- O texto critica o ritmo de desenvolvimento urbano em São Paulo e Salvador, apontando demolições de espaços históricos em nome do progresso.
- Em Salvador, a Igreja da Sé foi derrubada para abrir espaço a uma avenida, e outras igrejas antigas já haviam ido abaixo para o mesmo fim.
- Em São Paulo, monumentos históricos foram adaptados ou substituídos: o Anexo do Espaço Petrobrás de Cinema foi despejado; o Estádio do Pacaembu passou a funcionar como espaço de shows; o Masp é citado como alvo de mudanças.
- O trecho sugere transformar tudo em espaço comercial, incluindo a ideia de um shopping com restaurantes de finalistas do Masterchef no rooftop, mantendo o tom irônico sobre o “ímpeto paulistano” atual.
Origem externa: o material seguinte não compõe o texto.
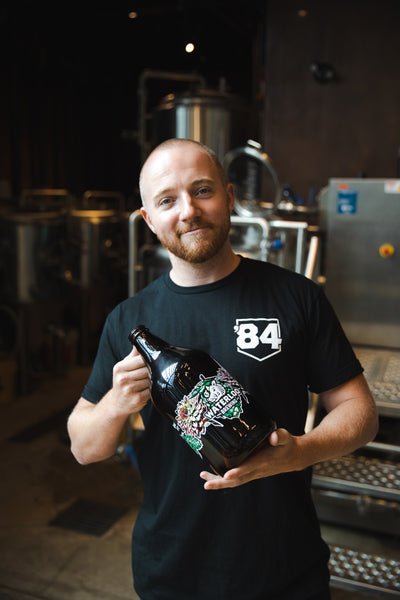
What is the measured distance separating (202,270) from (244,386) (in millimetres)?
253

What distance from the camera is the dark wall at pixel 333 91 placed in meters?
4.04

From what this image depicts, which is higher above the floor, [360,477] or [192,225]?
[192,225]

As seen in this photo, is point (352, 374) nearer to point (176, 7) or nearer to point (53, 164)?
point (176, 7)

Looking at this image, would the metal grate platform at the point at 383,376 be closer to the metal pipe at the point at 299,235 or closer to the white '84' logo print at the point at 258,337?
the metal pipe at the point at 299,235

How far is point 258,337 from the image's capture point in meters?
1.10

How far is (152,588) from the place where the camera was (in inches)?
46.2

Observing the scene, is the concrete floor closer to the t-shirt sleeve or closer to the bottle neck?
the t-shirt sleeve

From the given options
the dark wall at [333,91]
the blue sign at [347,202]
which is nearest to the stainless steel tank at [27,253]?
the dark wall at [333,91]

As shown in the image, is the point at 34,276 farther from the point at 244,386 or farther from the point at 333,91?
the point at 244,386

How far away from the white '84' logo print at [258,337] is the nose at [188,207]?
0.75 ft

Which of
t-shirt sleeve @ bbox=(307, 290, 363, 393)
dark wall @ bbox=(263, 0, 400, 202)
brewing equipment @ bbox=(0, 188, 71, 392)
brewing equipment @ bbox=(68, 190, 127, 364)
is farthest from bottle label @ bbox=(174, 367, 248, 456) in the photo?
brewing equipment @ bbox=(68, 190, 127, 364)

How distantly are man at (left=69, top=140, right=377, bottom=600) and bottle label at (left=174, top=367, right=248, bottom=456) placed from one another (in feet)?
0.53

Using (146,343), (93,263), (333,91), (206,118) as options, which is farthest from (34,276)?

- A citação de Caetano Veloso aparece como crítica à força do dinheiro que “ergue e destrói coisas belas”, encerrando a reflexão sobre o futuro urbano da cidade.
A reportagem analisa o debate entre progresso urbano e preservação do patrimônio em duas cidades brasileiras, com foco na transformação de espaços históricos em produtos de consumo e entretenimento. O texto discute projetos que mudam a paisagem urbana, sob o lema do desenvolvimento.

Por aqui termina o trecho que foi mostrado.